▶ **Yazılı görev**:
"Which item from" ifadesinin geçtiği satırdan "8375 millimetres" ifadesinin geçtiği satıra kadar olan satırları yeniden yazın. "garbage truck" yerine "refuse truck" koyun, başka hiçbir şeyi değiştirmeyin.

Bir derlemeden alınmış kayıtlar

▼

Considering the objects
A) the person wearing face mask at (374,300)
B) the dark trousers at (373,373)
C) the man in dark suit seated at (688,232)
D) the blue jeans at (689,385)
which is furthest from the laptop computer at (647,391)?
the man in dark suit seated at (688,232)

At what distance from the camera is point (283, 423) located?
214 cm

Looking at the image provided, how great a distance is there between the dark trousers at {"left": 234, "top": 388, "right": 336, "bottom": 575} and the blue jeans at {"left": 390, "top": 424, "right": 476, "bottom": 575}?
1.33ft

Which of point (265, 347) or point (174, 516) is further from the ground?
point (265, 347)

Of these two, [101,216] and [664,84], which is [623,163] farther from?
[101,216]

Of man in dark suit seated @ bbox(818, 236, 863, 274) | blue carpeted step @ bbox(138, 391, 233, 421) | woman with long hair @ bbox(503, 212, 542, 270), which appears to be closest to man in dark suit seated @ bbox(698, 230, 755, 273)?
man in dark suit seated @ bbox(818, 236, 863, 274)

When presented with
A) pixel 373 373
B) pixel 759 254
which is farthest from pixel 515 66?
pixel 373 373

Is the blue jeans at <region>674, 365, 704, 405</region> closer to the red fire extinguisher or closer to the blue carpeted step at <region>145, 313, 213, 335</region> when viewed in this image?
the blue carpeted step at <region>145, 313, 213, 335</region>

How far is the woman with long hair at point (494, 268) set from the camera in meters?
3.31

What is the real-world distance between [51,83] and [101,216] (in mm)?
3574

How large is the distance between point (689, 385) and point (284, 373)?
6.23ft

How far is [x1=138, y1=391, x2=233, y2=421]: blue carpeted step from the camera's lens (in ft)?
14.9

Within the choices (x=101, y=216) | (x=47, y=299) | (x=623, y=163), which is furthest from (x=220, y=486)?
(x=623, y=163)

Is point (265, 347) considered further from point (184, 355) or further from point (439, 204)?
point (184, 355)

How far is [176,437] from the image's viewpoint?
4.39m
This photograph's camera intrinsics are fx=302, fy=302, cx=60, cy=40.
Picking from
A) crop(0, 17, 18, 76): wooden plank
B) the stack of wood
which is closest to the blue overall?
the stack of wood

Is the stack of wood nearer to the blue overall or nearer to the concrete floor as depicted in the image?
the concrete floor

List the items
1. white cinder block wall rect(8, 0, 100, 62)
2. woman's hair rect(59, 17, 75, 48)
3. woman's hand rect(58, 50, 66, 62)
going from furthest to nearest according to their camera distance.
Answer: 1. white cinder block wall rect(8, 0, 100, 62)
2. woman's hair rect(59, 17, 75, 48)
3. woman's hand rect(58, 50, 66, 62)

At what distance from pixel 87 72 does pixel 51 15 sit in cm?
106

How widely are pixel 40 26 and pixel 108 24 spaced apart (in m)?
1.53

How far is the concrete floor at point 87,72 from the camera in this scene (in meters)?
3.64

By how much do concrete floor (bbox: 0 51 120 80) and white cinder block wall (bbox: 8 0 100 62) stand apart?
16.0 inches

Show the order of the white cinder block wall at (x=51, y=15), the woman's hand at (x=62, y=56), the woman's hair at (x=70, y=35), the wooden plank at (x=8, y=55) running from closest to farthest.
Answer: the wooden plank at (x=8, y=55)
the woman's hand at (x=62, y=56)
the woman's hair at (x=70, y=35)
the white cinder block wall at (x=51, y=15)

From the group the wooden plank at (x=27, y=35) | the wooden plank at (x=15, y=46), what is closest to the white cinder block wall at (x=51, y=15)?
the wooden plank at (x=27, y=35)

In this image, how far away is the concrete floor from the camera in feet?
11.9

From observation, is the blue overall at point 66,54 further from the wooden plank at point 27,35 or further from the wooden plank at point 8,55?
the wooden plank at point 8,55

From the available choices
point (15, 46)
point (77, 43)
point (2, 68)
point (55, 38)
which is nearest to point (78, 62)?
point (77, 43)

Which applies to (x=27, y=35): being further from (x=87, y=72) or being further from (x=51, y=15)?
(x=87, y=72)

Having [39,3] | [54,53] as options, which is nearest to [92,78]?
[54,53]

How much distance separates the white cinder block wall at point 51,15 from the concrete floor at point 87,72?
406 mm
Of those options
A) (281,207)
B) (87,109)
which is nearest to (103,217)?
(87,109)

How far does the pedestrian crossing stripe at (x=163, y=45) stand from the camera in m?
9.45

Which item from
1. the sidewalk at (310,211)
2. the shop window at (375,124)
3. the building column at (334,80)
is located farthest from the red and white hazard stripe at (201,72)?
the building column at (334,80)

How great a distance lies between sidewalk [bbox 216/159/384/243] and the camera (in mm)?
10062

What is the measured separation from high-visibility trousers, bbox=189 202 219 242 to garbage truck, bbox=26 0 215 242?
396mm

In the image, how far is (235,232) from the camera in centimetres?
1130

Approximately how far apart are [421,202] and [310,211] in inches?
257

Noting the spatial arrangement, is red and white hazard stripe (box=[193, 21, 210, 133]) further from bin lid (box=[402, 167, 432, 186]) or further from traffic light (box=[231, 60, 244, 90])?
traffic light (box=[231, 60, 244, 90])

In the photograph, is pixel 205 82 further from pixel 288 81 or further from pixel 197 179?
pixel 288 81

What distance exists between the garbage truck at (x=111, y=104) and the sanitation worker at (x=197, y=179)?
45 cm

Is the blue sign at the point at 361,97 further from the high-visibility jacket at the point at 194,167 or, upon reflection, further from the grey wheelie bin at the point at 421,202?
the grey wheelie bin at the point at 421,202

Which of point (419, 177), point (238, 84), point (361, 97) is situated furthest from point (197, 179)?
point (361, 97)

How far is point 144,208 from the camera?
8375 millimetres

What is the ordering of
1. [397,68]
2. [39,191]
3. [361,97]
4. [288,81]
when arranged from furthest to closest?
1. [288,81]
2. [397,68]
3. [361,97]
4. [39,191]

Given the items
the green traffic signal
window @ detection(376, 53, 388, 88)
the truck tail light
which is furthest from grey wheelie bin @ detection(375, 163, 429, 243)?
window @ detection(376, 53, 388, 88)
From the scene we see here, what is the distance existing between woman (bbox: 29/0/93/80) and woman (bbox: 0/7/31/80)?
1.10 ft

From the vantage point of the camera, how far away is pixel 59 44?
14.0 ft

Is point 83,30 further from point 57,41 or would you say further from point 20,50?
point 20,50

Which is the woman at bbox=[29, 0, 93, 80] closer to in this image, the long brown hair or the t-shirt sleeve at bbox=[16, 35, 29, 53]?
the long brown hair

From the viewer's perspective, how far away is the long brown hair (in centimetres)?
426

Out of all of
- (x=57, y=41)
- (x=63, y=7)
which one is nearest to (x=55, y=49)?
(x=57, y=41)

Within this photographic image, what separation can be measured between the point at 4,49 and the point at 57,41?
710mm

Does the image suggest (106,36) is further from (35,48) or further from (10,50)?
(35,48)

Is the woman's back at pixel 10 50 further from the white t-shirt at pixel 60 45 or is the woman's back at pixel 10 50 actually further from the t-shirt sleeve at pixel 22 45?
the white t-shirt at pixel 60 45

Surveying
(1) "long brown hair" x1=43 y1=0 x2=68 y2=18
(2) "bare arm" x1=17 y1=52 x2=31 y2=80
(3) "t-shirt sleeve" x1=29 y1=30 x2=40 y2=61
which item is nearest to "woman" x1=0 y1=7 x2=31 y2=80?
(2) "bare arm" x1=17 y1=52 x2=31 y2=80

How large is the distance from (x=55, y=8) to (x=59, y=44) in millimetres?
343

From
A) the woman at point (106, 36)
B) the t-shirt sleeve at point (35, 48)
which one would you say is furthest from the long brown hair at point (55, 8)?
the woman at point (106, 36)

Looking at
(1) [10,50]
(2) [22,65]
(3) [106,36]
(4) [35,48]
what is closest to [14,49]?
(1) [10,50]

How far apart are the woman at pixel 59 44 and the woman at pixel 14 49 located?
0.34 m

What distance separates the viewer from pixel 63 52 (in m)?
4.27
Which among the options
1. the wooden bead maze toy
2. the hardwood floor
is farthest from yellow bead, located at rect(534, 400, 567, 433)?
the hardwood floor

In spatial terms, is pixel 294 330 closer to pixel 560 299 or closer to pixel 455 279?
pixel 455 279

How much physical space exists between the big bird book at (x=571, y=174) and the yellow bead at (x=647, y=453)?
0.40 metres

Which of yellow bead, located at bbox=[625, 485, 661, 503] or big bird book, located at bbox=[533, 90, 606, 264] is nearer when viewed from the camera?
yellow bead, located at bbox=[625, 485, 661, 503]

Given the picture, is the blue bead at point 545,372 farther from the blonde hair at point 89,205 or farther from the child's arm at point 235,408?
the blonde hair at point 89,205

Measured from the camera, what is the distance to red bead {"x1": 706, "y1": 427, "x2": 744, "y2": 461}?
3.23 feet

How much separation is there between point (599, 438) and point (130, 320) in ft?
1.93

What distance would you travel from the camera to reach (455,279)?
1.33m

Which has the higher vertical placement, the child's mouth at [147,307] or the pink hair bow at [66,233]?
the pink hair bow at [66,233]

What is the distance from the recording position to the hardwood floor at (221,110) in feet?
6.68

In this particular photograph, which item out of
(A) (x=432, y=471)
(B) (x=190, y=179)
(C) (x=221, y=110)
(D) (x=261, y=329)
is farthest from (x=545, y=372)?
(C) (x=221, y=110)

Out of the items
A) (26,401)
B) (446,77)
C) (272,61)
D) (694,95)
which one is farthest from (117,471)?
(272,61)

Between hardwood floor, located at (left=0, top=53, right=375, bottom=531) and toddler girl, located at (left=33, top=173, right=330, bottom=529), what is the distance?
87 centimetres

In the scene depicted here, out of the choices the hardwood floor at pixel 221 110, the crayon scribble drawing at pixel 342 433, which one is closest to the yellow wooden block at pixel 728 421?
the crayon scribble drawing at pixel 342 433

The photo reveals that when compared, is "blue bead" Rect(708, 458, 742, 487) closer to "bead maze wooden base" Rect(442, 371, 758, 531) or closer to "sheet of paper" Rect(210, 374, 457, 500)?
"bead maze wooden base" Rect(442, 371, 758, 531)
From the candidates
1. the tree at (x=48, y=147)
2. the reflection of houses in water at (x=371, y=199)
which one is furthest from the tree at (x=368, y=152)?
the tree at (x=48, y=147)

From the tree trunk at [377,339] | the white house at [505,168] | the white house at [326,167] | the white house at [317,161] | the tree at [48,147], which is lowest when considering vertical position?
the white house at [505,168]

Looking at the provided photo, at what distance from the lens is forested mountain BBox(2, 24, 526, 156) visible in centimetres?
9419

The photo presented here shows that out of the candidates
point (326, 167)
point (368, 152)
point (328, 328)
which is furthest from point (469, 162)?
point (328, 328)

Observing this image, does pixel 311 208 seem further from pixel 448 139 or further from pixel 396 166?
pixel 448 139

▲

▶ **Tam cevap**:
Which item from
1. the sidewalk at (310,211)
2. the shop window at (375,124)
3. the building column at (334,80)
is located farthest from the red and white hazard stripe at (201,72)?
the building column at (334,80)

How great a distance lies between sidewalk [bbox 216/159/384/243] and the camera (in mm)?
10062

What is the measured separation from high-visibility trousers, bbox=189 202 219 242 to refuse truck, bbox=26 0 215 242?
396mm

In the image, how far is (235,232) from the camera in centimetres?
1130

Approximately how far apart are [421,202] and [310,211] in inches?
257

Noting the spatial arrangement, is red and white hazard stripe (box=[193, 21, 210, 133]) further from bin lid (box=[402, 167, 432, 186]) or further from traffic light (box=[231, 60, 244, 90])?
traffic light (box=[231, 60, 244, 90])

In the photograph, is pixel 205 82 further from pixel 288 81 or further from pixel 197 179?
pixel 288 81

What distance exists between the refuse truck at (x=111, y=104) and the sanitation worker at (x=197, y=179)?
45 cm

Is the blue sign at the point at 361,97 further from the high-visibility jacket at the point at 194,167 or, upon reflection, further from the grey wheelie bin at the point at 421,202?
the grey wheelie bin at the point at 421,202

Which of point (419, 177), point (238, 84), point (361, 97) is situated furthest from point (197, 179)?
point (361, 97)

How far is point 144,208 from the camera?
8375 millimetres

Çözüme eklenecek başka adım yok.